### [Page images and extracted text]

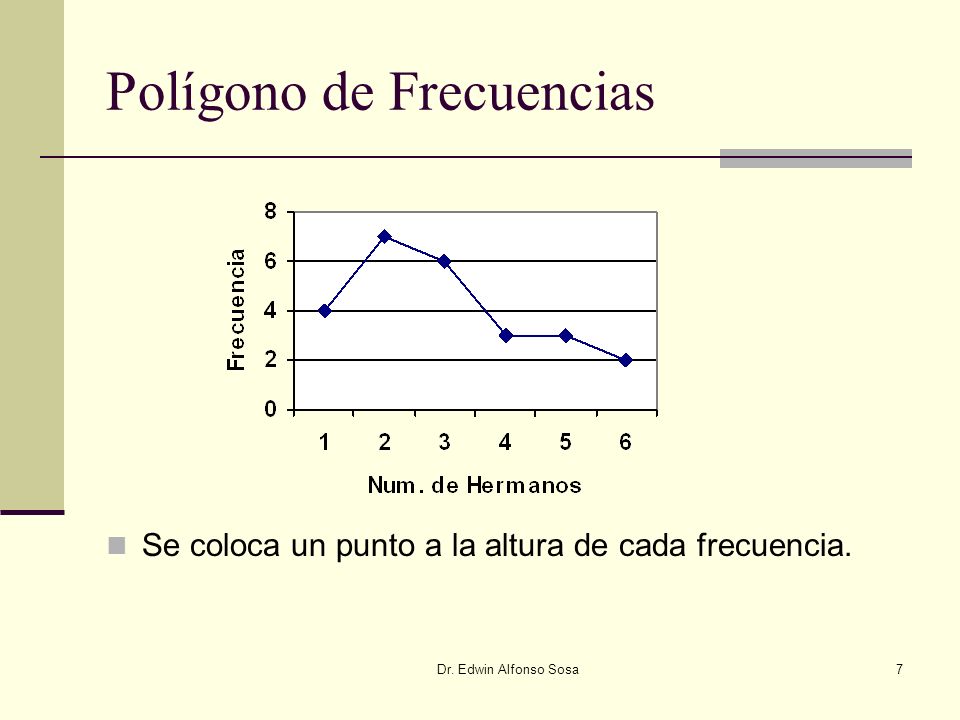 Polígono de Frecuencias

Frecuencia

8
6
4
2
0

1 2 3 4 5 6

Num. de Hermanos

Se coloca un punto a la altura de cada frecuencia.

Dr. Edwin Alfonso Sosa

7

### [WORK TO COMPLETE]
The records above should be reproduced exactly, with no pictures included.

### [RESPONSE FOR THIS EXERCISE]
 Polígono de Frecuencias

Frecuencia

8
6
4
2
0

1 2 3 4 5 6

Num. de Hermanos

Se coloca un punto a la altura de cada frecuencia.

Dr. Edwin Alfonso Sosa

7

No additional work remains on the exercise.